**Study text:**
· · ·

Have you ever gone for a walk right after a snow storm? I recall going for a hike with my dog after it had snowed the day before. We were hiking on the snow. As I started making tracks in the snow, I was rejoicing that no one else had made tracks…we were alone to enjoy God’s creation. A few days later, I went out to the same area after it had snowed again. I took the same route and there were no tracks in the snow. I was again making the first tracks. As I thought about this, I realized that all signs of me being there earlier in the week were gone. It was as if I had never been there. Then it hit me: My life is really only tracks in the snow (tracks in the sand for those of you living in warmer climates).
Now this isn’t meant to be some depressing devotion. In fact, the thought didn’t depress me one bit. It simply put my life into a right perspective. Some of the Fathers of our Faith tell us we should always keep our death in remembrance…not to be sad or depressed but to live rightly before God.
Many people live their lives trying to make a name for themselves. They are willing to do whatever it takes to get ahead. That often includes doing things that are not morally right before God. By realizing that we will die and that our “tracks in the snow” will be soon gone, we might begin to rethink our priorities in life and how we live each day.

· · ·

**Apply what you read:**
• A. From the devotion on tracks in the snow, list each thing it says many people do in trying to make a name for themselves.
• B. Carry on the devotion about tracks in the snow, starting after its final sentence.
The records that follow come from a separate source.

**Supplied material:**
· · ·

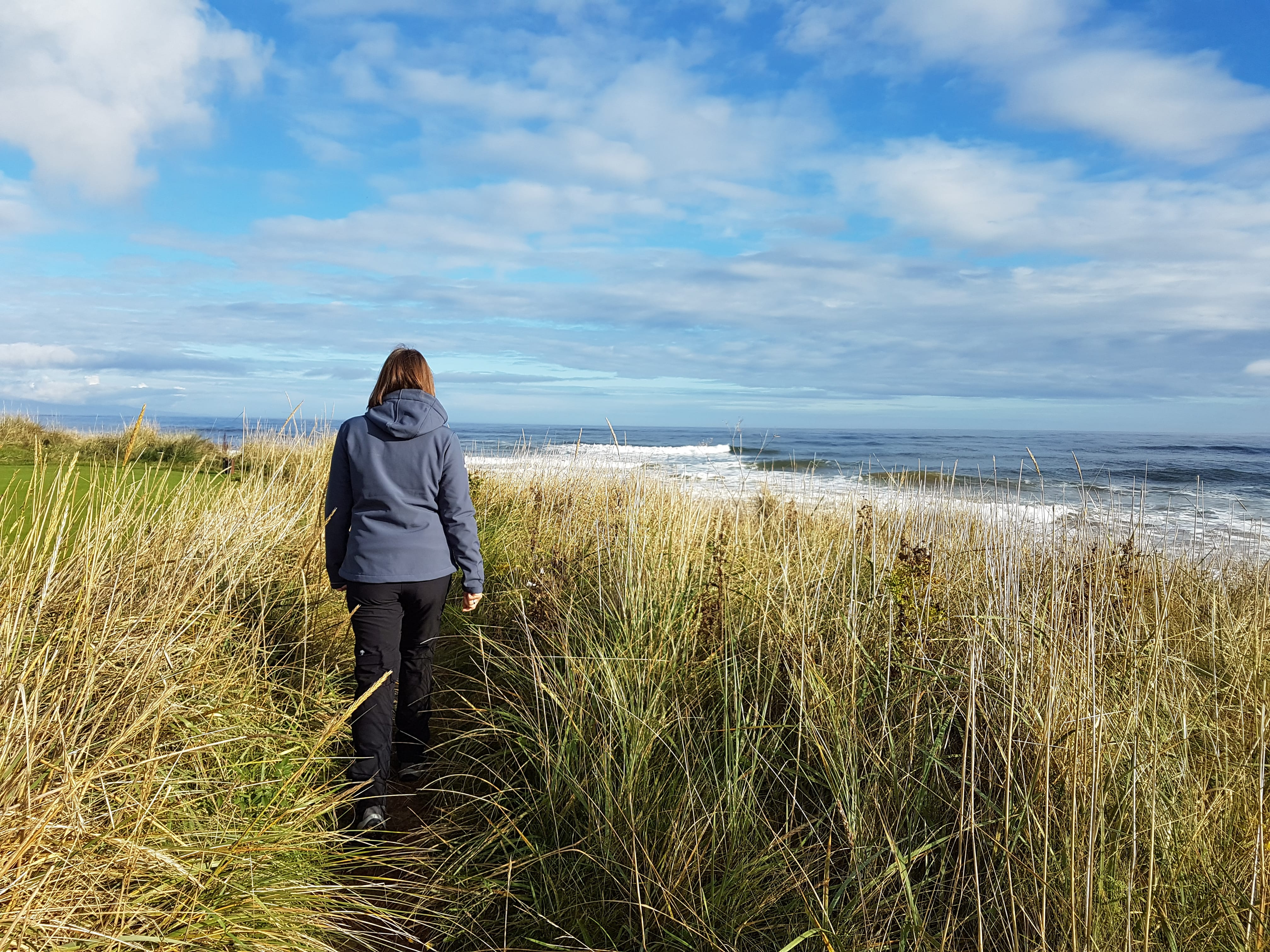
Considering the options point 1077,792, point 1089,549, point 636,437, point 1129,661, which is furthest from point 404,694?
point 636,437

· · ·

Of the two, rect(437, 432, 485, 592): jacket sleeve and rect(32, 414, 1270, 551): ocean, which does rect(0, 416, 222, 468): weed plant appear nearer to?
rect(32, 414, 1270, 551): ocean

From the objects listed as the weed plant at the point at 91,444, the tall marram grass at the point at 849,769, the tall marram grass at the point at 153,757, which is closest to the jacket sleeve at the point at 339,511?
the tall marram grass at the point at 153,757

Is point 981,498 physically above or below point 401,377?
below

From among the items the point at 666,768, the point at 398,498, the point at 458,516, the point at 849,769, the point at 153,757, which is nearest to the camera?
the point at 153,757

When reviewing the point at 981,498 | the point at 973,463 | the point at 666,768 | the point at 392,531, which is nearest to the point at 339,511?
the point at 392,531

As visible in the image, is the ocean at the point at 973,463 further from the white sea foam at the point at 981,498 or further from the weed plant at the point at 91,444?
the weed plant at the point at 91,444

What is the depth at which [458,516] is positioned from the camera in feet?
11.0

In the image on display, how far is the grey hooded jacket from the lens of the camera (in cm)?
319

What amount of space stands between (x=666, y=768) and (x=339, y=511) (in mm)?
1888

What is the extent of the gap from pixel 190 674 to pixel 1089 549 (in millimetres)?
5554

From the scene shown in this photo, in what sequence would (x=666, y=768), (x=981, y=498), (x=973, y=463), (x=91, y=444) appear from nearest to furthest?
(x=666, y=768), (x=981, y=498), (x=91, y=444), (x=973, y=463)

· · ·

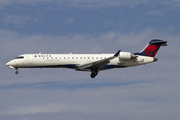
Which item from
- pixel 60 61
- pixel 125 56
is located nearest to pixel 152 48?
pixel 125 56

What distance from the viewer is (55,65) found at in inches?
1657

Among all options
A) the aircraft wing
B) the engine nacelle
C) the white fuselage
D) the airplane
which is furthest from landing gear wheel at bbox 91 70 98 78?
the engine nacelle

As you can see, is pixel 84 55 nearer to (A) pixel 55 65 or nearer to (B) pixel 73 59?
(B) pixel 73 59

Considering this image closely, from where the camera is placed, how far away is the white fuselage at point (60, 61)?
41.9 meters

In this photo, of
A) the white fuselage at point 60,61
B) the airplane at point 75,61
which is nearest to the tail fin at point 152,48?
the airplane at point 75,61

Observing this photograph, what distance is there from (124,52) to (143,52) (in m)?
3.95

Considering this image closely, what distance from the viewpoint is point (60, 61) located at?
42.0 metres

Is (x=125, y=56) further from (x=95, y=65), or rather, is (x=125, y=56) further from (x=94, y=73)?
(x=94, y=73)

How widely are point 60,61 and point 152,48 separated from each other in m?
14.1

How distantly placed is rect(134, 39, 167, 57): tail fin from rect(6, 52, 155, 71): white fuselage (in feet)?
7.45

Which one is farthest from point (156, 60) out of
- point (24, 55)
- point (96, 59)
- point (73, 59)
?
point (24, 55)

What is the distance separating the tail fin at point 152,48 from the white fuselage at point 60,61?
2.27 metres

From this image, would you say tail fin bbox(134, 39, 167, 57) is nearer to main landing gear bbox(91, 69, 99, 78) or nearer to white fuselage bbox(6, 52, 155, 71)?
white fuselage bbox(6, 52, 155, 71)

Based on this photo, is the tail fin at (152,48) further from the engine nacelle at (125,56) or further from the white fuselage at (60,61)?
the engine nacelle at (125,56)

· · ·

**Responses in order:**
• A.
- They live their lives trying to make a name for themselves.
- They are willing to do whatever it takes to get ahead.
- They often do things that are not morally right before God.

• B.
In Genesis 5:32, we read that Noah was 500 years old when he became a father. Wow, that was a lot of years! How many of us have said to ourselves that we would like to live a long, long life? But there is a reality check just a few pages later when we read: “And then Noah died.” It is not how many years we get to live, but how we live those years. Consider these words from Psalm 90:
“The days of our lives are seventy years; and if by reason of strength they are eighty years,
yet their boast is only labor and sorrow; For it is soon cut off, and we fly away. So, teach us to number our days that we may gain a heart of wisdom.”
We “gain a heart of wisdom” when we recognize the shortness of our lives. If we can do this, perhaps we can manage to not get caught up with self-importance, power and prestige, or the “pleasures” of this world. A “heart of wisdom” is to recognize that this life is gift from God and then to live accordingly.
Each day, may we take great care as we make our “tracks in the snow.” In doing so, we can find great joy in living our lives the right way with God and with a “heart of wisdom.”